• UNMER - IOM Ebola treatment unit in Grand Cape Mount, Liberia, 2015

Choosing to challenge gender inequity in the COVID-19 vaccine rollout

Friday, 5 Mar 2021
Women make up the majority of the global health workforce and are therefore disproportionally affected by the pandemic. On this International Women’s Day, we call for a prioritisation of health workers in the vaccine rollout.

Relief. An unfamiliar emotion after this turbulent and trying year. But that’s how I felt as friends and family working for the NHS (UK National Health Service) started receiving their first dose of the COVID-19 vaccine. It felt like the beginning of the end, as if a light had appeared at the end of the tunnel.

Although those I know working for the NHS span numerous departments and roles, they have one thing in common. They are all women. This isn’t surprising: 77% of the NHS workforce (2018) are women.

The same is true all around the world as women make up approximately 70% of the global health workforce. This high representation is not evenly spread across the different levels within the workforce though. In most countries, male workers take up the majority of physician, pharmacist, and leadership positions, whilst female workers comprise the majority of the nursing and midwifery workforce. In other words, women are predominantly in the lower paid and patient-facing roles that are more exposed to the virus.

In addition, women perform 75% of unpaid care work globally. On average, they spend four hours and 25 minutes daily on unpaid care work such as childcare, collecting water, and cleaning – more than three times men’s average of one hour and 23 minutes.

Despite being unpaid and often strenuous, all around the world, this work is essential to managing households, sustaining the economy, and indeed, supporting the COVID-19 response.

So, around the world, women’s (low) paid and unpaid work in this pandemic has been essential.

Paid and unpaid carers must therefore be prioritised in the vaccine rollout. However, for many, especially in low income countries that are facing broad challenges in accessing the vaccine, this must still feel like a distant dream. In their positions as carers, it will be women who bear the brunt of the inequitable distribution of vaccines around the world.

Throughout this pandemic there have been repeated calls to acknowledge the gendered aspects of the pandemic, in particular, how women have been impacted. Now, we need to anticipate how the delivery of the vaccines will further affect them.

A number of potential issues can already be identified, although women will likely face many other challenges and risks across different contexts and stages of the vaccine roll-out:

  • For many, vaccine access will rely on the unpaid labour of women who will likely be responsible for taking elderly or cared-for relatives to be immunised once or twice, depending on the type of vaccine. This may incur out of pocket expenses or lost income as a result of time away from their paid work.
  • The administration of the vaccines itself may result in increased workloads of healthcare workers. There is already a shortfall of 18 million health care workers particularly in low- and middle-income countries, meaning that pressure on the health systems will further increase.
  • Unpaid community health workers are also predominantly women and will be expected to mobilise and educate communities, and even accompany clients to facilities. In Nepal, for example, 50,000 community health workers were included in the priority list for the vaccine. All countries should do the same.  
  • In rural areas particularly, some women have limited access to information and news sources, and therefore know very little about the vaccine. This can give rise to misinformation, myths and misconceptions that may make them hesitant to get vaccinated when/if they can.
  • Amid scarce supplies, healthcare workers may face violence and abuse by those that want to secure the limited number of vaccine doses. Additionally, as has been seen in Polio and Ebola vaccination campaigns, they may also be attacked by those who are against the vaccination programme.
  • There are also fears, linked to the rise in domestic gender-based violence during the pandemic, that a woman that gets vaccinated before a male ‘head of house’ may face abusive repercussions.
  • We can also not ignore the potential risk for sexual exploitation arising from the imbalance of power between those who are involved with vaccine delivery and those who are in need. This happened during the Ebola vaccination programme in the Democratic Republic of Congo in 2018, where some male health-care workers offered vaccines in exchange for sexual favours from women and girls.

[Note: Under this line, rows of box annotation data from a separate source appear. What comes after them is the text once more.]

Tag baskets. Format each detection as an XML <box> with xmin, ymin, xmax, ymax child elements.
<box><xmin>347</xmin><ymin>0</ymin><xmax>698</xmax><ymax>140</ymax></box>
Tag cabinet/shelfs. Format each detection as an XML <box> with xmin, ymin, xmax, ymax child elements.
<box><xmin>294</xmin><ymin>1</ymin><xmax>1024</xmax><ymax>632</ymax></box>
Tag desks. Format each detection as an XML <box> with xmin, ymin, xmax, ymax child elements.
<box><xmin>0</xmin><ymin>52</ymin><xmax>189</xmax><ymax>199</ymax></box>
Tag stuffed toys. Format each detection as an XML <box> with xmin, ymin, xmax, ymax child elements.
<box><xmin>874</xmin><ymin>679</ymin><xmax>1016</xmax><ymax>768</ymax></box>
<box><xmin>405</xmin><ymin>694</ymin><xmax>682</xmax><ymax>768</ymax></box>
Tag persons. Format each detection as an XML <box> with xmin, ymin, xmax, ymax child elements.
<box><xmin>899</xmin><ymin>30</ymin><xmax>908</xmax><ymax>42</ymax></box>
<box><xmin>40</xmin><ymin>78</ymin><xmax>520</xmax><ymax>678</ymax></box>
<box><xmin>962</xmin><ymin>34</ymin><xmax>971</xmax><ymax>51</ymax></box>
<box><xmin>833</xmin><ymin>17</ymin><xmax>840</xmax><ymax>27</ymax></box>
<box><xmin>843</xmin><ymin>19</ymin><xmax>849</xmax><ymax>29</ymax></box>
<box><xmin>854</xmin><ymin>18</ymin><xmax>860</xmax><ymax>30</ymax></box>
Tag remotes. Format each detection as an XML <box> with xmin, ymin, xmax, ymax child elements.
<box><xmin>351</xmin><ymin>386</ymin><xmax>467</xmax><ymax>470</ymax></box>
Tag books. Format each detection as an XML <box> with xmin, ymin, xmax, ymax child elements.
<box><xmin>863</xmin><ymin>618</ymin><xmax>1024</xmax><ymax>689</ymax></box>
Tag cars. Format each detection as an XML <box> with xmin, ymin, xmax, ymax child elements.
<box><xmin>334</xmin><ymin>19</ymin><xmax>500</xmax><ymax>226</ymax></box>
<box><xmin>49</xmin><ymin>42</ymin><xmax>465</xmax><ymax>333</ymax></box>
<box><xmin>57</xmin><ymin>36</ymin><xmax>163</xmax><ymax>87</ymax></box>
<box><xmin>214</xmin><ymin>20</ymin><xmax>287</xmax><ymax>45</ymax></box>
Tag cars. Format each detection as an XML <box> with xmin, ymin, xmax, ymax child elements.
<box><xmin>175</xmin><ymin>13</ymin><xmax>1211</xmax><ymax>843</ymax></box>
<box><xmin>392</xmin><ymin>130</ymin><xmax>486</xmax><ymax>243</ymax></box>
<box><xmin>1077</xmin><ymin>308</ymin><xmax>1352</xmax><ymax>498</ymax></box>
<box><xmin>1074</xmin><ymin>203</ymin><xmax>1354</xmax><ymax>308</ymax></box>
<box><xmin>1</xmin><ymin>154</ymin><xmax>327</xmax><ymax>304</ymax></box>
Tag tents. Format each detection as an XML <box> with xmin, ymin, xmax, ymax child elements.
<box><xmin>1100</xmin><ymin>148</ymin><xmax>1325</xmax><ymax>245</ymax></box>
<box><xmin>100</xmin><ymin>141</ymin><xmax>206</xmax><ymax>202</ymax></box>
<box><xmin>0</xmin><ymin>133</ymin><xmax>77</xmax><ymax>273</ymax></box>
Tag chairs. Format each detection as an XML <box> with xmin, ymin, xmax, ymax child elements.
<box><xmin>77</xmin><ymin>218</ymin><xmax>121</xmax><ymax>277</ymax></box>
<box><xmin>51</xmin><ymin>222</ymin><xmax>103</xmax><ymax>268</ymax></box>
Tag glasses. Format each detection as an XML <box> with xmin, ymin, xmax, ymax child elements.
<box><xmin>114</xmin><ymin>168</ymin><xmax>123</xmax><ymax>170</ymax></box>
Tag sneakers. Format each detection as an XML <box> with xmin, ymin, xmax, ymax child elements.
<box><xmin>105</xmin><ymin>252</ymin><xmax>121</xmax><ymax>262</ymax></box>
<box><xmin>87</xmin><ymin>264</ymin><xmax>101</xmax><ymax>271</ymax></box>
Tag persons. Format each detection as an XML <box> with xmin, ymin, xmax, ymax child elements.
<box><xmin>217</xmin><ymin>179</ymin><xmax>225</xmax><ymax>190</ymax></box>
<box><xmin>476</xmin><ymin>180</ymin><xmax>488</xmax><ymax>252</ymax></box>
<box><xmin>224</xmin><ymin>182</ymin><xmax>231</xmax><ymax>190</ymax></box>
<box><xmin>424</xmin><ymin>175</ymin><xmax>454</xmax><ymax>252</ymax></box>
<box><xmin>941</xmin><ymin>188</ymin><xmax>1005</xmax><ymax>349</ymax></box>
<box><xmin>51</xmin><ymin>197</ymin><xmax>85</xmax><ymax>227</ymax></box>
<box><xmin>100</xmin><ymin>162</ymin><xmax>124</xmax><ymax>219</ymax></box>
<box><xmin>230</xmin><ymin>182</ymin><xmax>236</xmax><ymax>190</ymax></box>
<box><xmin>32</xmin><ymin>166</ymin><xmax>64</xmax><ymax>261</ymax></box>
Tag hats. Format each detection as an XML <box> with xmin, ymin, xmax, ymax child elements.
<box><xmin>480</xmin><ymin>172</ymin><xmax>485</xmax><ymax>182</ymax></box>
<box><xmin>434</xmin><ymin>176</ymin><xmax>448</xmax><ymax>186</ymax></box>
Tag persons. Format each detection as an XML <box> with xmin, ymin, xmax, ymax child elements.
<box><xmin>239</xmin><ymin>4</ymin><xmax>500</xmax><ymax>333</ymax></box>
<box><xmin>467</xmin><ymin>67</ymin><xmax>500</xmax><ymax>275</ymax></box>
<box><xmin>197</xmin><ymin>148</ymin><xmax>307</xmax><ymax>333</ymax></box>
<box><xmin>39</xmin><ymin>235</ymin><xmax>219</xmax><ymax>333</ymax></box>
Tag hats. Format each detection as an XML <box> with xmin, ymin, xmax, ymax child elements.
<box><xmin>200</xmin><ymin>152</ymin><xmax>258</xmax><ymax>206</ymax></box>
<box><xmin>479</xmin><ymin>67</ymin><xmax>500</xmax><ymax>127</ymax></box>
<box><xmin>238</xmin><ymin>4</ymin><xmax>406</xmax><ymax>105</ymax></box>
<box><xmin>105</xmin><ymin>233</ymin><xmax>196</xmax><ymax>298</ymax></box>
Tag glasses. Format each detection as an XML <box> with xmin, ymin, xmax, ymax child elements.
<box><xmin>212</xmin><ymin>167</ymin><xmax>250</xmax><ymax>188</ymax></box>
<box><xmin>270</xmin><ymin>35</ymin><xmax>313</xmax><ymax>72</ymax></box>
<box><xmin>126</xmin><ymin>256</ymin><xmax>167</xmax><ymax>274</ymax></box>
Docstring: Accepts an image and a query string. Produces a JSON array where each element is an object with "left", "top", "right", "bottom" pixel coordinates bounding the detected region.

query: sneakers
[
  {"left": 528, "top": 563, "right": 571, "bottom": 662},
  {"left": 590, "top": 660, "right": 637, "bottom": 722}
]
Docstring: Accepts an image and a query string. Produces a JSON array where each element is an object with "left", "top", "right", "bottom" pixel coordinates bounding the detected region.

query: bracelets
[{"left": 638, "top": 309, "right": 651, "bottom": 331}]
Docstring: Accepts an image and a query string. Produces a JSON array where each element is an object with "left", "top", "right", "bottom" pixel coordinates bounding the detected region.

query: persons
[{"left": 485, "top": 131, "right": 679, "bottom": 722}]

On this International Women’s Day, let’s choose to challenge vaccine inequity by including women’s voices, as healthcare workers and unpaid carers, in the conversations around vaccine delivery, acceptability and hesitancy. We, the international community, governments, and development organisations such as Options, must recognise women’s caregiving roles as a risk factor and prioritise them.

Options is working with vaccine taskforces in Kenya and Nigeria to ensure that healthcare workers are prioritised and that vaccines will be rolled out smoothly and efficiently. We are also engaging civil society organisations and religious bodies on COVID-19 vaccine introduction, advocacy, rumor management and sensitisation, which will address some of the challenges that exacerbate vaccine inequity. But more is needed.

We must ensure that the roll out of the vaccine does not become another way in which women are unfairly disadvantaged in this pandemic, despite their leading role.